Sin embargo, esta despedida definitiva se ha convertido en un posible «hasta luego» con opción de que la edición pendiente se celebre en 2023. «Nos despedimos porque han influido varios factores, como la pandemia, que nuestras fuerzas se van mermando, y la falta de ayuda institucional porque con la nueva modalidad de ayudas no sabemos con seguridad si contamos con ese dinero y es un riesgo», dice el presidente de la asociación, Vicente Dobato. Las ayudas del Ayuntamiento de Alcañiz han dejado de ser nominativas para ser por concurrencia competitiva. «Antes sabíamos que contábamos con una cantidad asegurada porque este certamen se celebra en septiembre pero lo convocamos ya en febrero o marzo», comenta Dobato.
Fue un encuentro con el concejal de Cultura el martes tras la publicación de la despedida lo que ha hecho que se abra la puerta a 2023. «No concurrimos a las ayudas porque este sistema no nos cuadraba pero habría posibilidad de optar a otro tipo de fórmula y en la familia barajamos volver el próximo año», añade el alcañizano.
En este sentido, el concejal de Cultura, Jorge Abril, apunta a que «siempre hay abiertas opciones». Recuerda que en la presente legislatura se «amplió el presupuesto para asociaciones culturales», y que el sistema de concesión de ayudas dejó de ser nominativa para ser concurrencia competitiva «porque así lo marca la ley».
«No lo vamos a cambiar, debe primar la igualdad, pero hay casos que se pueden estudiar y buscar otras fórmulas de apoyo. Ahora la decisión de continuar depende de ellos y si Cabriante, que es una asociación privada, decide volver nos sentaremos y hablaremos sobre cómo hacerlo», dice el concejal de Cultura, Jorge Abril. No solo Cabriante, asociaciones como Malandía también se encuentran en situación similar al organizar en este caso el Certamen de Jota Ciudad de Alcañiz. «Vinieron, se comentó y se llegó a un acuerdo», añade Abril, que valora el trabajo de Cabriante por sacar adelante un certamen «muy importante para Alcañiz».

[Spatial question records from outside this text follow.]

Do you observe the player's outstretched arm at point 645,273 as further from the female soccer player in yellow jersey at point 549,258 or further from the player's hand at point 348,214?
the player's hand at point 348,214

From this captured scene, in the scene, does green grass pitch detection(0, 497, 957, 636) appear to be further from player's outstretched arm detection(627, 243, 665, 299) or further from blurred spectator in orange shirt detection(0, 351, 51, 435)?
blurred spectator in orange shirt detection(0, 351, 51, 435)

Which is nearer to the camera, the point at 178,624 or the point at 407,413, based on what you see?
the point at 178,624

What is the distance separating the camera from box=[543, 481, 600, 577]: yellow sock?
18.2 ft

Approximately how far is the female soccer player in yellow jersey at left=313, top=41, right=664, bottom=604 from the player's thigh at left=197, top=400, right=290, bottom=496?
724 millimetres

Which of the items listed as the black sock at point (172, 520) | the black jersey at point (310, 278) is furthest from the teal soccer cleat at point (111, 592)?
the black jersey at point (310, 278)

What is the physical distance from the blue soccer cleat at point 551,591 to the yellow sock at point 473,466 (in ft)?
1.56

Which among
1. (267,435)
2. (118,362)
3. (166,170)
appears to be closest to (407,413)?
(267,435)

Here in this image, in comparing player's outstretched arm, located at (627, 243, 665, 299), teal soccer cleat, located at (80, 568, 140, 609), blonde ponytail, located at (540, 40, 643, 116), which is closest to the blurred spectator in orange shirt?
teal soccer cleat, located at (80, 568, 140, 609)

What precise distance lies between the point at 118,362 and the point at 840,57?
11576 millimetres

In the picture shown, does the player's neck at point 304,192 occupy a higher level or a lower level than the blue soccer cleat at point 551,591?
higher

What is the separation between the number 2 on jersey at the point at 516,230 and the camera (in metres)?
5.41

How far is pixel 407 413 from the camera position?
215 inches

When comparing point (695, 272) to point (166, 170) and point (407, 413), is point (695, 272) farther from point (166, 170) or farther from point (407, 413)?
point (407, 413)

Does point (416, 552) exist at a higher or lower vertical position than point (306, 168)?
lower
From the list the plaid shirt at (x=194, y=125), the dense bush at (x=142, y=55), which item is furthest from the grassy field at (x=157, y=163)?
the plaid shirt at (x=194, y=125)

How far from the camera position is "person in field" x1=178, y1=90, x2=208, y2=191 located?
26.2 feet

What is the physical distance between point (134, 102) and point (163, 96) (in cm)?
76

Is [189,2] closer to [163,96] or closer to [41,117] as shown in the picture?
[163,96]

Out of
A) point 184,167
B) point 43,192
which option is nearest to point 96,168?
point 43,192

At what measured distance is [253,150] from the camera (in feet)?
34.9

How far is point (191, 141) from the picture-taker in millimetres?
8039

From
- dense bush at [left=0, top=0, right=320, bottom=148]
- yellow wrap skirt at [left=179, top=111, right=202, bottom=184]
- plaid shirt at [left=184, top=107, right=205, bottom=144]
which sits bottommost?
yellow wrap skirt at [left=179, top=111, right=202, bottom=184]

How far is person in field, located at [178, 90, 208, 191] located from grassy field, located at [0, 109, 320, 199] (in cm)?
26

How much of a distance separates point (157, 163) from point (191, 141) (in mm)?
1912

Una referencia internacional
Este certamen rinde homenaje a Jaime Dobato Benavente. Sus padres y su hermana impulsaron este certamen tras su fallecimiento siendo un niño. A la par se creó la Asociación Cabriante, que cuenta con unos 300 socios que apoyan esta y todas las iniciativas que se han llevado a cabo. El concurso se celebró de forma ininterrumpida de 2010 a 2019 y consiguió hacerse un hueco en la escena musical nacional e internacional. «Nos duele porque ha costado mucho. En estos años han pasado por aquí más de 300 músicos con sus familias que se han desplazado de toda España, incluso de Baleares han volado», agradece Dobato.
Se han implicado decenas de personas que han ejercido de jurado, pianistas y otras tantas en el apoyo a la organización. El de Alcañiz es un tipo de certamen que escasea por ser específico del violoncello. «Venir hasta Alcañiz no es fácil, empezando porque el instrumento es muy grande, y las familias se vienen y están sus tres días alojadas en Alcañiz. En estos años nos han preguntado mucho por la reanudación», concluye Dobato.